* _Exercise instructions_: Which lines run from the line with "Loạt 'quỷ nhỏ'" through the line with "vidéos et rushes" in the entries below? Print them exactly, both ends included, and nothing more.
########################################
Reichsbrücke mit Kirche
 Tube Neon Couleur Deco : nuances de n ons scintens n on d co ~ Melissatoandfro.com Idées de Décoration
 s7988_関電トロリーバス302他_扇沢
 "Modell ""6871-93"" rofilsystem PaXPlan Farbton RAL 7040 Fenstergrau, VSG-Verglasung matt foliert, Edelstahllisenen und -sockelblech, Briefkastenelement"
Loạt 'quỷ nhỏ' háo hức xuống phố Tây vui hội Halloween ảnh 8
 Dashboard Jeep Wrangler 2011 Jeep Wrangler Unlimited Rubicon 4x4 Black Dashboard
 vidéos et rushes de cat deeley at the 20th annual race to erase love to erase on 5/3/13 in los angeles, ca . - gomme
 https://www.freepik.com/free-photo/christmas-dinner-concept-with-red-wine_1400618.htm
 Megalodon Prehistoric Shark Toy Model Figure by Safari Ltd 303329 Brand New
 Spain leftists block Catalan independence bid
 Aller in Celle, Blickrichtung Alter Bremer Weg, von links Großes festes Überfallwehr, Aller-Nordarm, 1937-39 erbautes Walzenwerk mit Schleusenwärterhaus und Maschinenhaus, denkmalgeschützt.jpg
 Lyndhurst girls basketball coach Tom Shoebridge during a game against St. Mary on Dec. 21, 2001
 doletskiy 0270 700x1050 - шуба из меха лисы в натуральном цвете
########################################
* _Answer space_:
Loạt 'quỷ nhỏ' háo hức xuống phố Tây vui hội Halloween ảnh 8
 Dashboard Jeep Wrangler 2011 Jeep Wrangler Unlimited Rubicon 4x4 Black Dashboard
 vidéos et rushes de cat deeley at the 20th annual race to erase love to erase on 5/3/13 in los angeles, ca . - gomme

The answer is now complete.